Reputation: 507
I have a dataframe with a string datetime column. I am converting it to timestamp, but the values are changing. Following is my code, can anyone help me to convert without changing values.
df=spark.createDataFrame(
data = [ ("1","2020-04-06 15:06:16 +00:00")],
schema=["id","input_timestamp"])
df.printSchema()
#Timestamp String to DateType
df = df.withColumn("timestamp",to_timestamp("input_timestamp"))
# Using Cast to convert TimestampType to DateType
df.withColumn('timestamp_string', \
to_timestamp('timestamp').cast('string')) \
.show(truncate=False)
This is the output:
+---+--------------------------+-------------------+-------------------+
|id |input_timestamp |timestamp |timestamp_string |
+---+--------------------------+-------------------+-------------------+
|1 |2020-04-06 15:06:16 +00:00|2020-04-06 08:06:16|2020-04-06 08:06:16|
+---+--------------------------+-------------------+-------------------+
I want to know why the hour is changing from 15 to 8 and how can I prevent it?
Upvotes: 1
Views: 7651
Reputation: 31460
I believe to_timestamp
is converting timestamp value to your local time
as you have +00:00
in your data.
to_timestamp()
function.Example:
from pyspark.sql.functions import to_timestamp
df.withColumn("timestamp",to_timestamp(col("input_timestamp"),"yyyy-MM-dd HH:mm:ss +00:00")).show(10,False)
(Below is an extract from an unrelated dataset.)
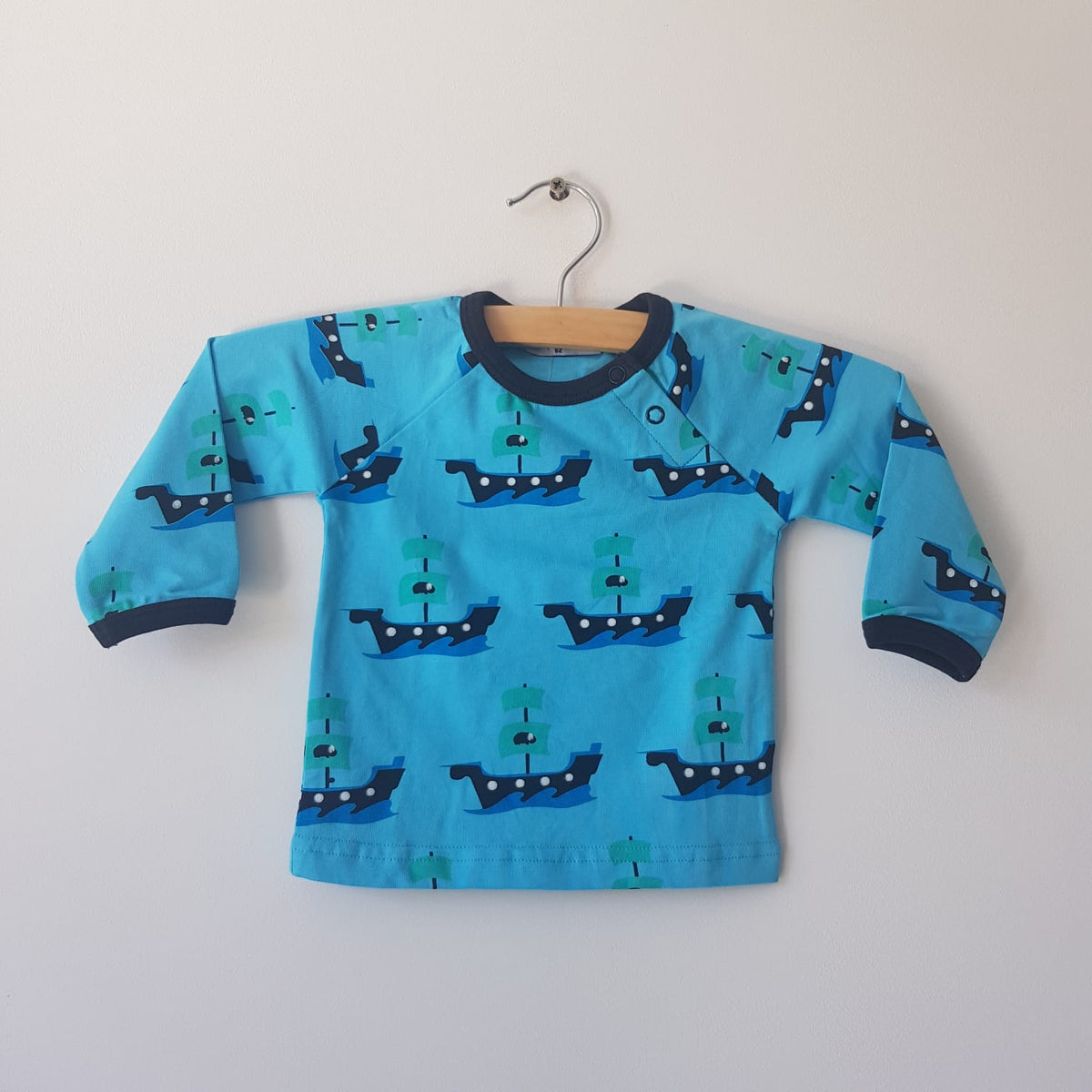 Mini Cirkus - Longsleeve  Ship Aquarius Blue Schepen Blauw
#+---+--------------------------+-------------------+
#|id |input_timestamp |timestamp |
#+---+--------------------------+-------------------+
#|1 |2020-04-06 15:06:16 +00:00|2020-04-06 15:06:16|
#+---+--------------------------+-------------------+
Upvotes: 1
Reputation: 4189
from pyspark.sql.functions import to_utc_timestamp
df = spark.createDataFrame(
data=[('1', '2020-04-06 15:06:16 +00:00')],
schema=['id', 'input_timestamp'])
df.printSchema()
df = df.withColumn('timestamp', to_utc_timestamp('input_timestamp',
your_local_timezone))
df.withColumn('timestamp_string', df.timestamp.cast('string')).show(truncate=False)
Replace your_local_timezone with the actual value.
Upvotes: 0